We invite you to join us for these Spring 2016 events:
Wednesday, February 24 at 4:15 pm, Oakley Center
"After the Subject, Who Comes?": Deleuze on Rethinking Subjectivity
A conversation with Fredrika Spindler (Richmond Visiting Professor of Philosophy, Williams College, and Associate Professor of Philosophy, Södertörn University, Sweden)
This was the question posed to French philosopher Gilles Deleuze in 1988 at a roundtable in the company of Derrida, Blanchot, and Lyotard. Deleuzes’ response was that the very notion of “the subject” has long been replaced, in philosophy as well as other fields, with more interesting concepts such as “impersonal individuations,” “non-individual singularities” and “becomings”—all of which denote more productive, but also more dynamic and unstable notions of the I or the We. In this colloquium Visiting Richmond Professor, Fredrika Spindler, presents new work in which she traces the development of Deleuze’s alternative to Modern understanding of subjectivity in his iconoclastic readings of key philosophers (Kant, Hume, Nietzsche) as well as in his later, more independent works. Spindler also engages Deleuze in productive dialogue with another critic of subjectivity, Michel Foucault.
*By RSVP only*
Wednesday, March 2 at 4:15 pm, Oakley Center
"The End of the Rainbow: How Educating for Happiness (Not Money) Would Transform Our Schools"
What price do we all pay for the increasingly singular focus on wage as the outcome of education? Susan Engel, a leading psychologist and educator, argues that this economic framework has had a profound impact not only on the way we think about education but also on what happens inside school buildings
The End of the Rainbow asks what would happen if we changed the implicit goal of education and imagines how different things would be if we made happiness, rather than money, the graduation prize.
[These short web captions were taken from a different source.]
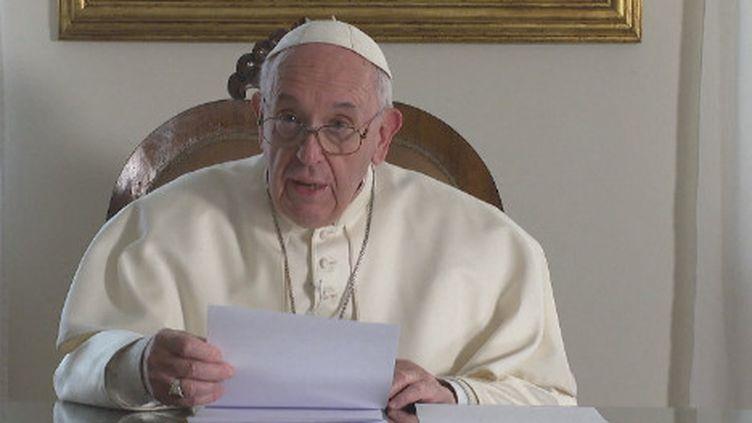 Le pape se rend samedi et dimanche au Maroc, terre musulmane prônant le dialogue interreligieux, pour une courte visite qui le verra aussi rencontrer des migrants, alliant ainsi deux grandes priorités de son pontificat. (FRANCE24)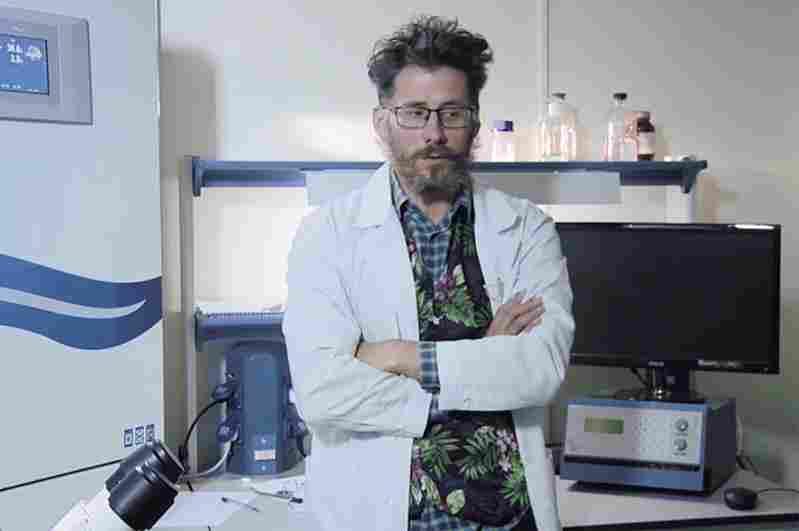ricercatore vaccino russia muore in circostanze tragiche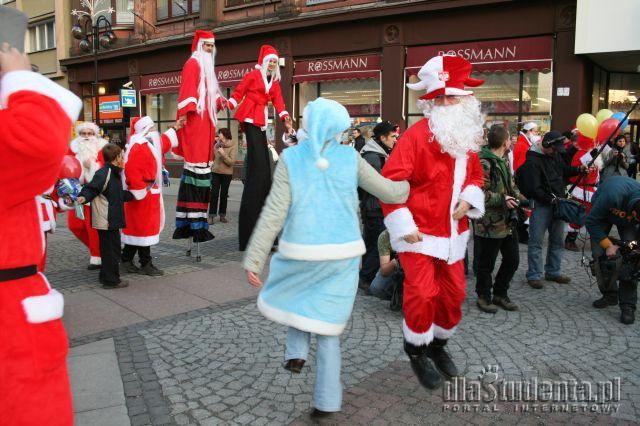 I Międzynarodowy Zlot Mikołajów - zdjęcie nr 6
Drawing on psychology, education theory, and a broad range of classroom experiences across the country, Engel offers a fascinating alternative view of what education might become: teaching children to read books for pleasure and self-expansion and encouraging collaboration. All of these new skills, she argues, would not only cultivate future success in the world of work but also would make society as a whole a better, happier place.
*By RSVP only*
Tuesday, March 15 at 4:30 pm, Oakley Center
A conversation with Saadia Abbas (Associate Professor of English and Women's and Gender Studies, Rutgers Univesrity)
*By RSVP only*
Thursday, April 7 at 4:15 pm, Oakley Center
A conversation with Jeff Nunokawa (Professor of English, Princeton University)
*By RSVP only*
ANNUAL WEISS LECTURE
Thursday, April 12 at 7:00 pm, Griffin Hall #3
Udo Schuklenk (Professor of Philosophy, Queen's University) delivers the annual Weiss Lecture on Medicine and Medical Ethics
*This event is free and open to the public
Oakley Center News
Senior Oakley Center Fellow and Williams College President Emeritus John Chandler was recently featured in an article in Newsweek Magazine: "Inside the Colleges that Killed Frats for Good."
The Chronical of Higher Education featured an article on the work of Daniel Everett (Dean of Bentley College and professor of anthropology and linguistics) who delievered the annual Richmond Lecture on March 13, 2012.
Siddartha Mukherjee, (Columbia and CU/NYU Presbyterian Hospital), who gave the annual Andrew B. Weiss, MD, Lecture on Medicine and Medical Ethics in 2010, has been awarded a Pulitzer Prize for his book The Emperor of All Maladies: A Biography of Cancer.
Barbara J. King of the College of William and Mary blogs about a recent Oakley Center symposium, "After Humanism," here. Information about the symposium (September 23-24, 2010), as well as conference pictures, can be found here.
Former Clark-Oakley Humanities Fellow Jonathan Katz, now head of a new visual studies program at SUNY-Buffalo, speaks out about the controversy sparked by a high-profile exhibition that he curated at the National Portrait Gallery: "Hide/Seek: Difference and Desire in American Portraiture." The exhibition received a positive review in the Washington Post.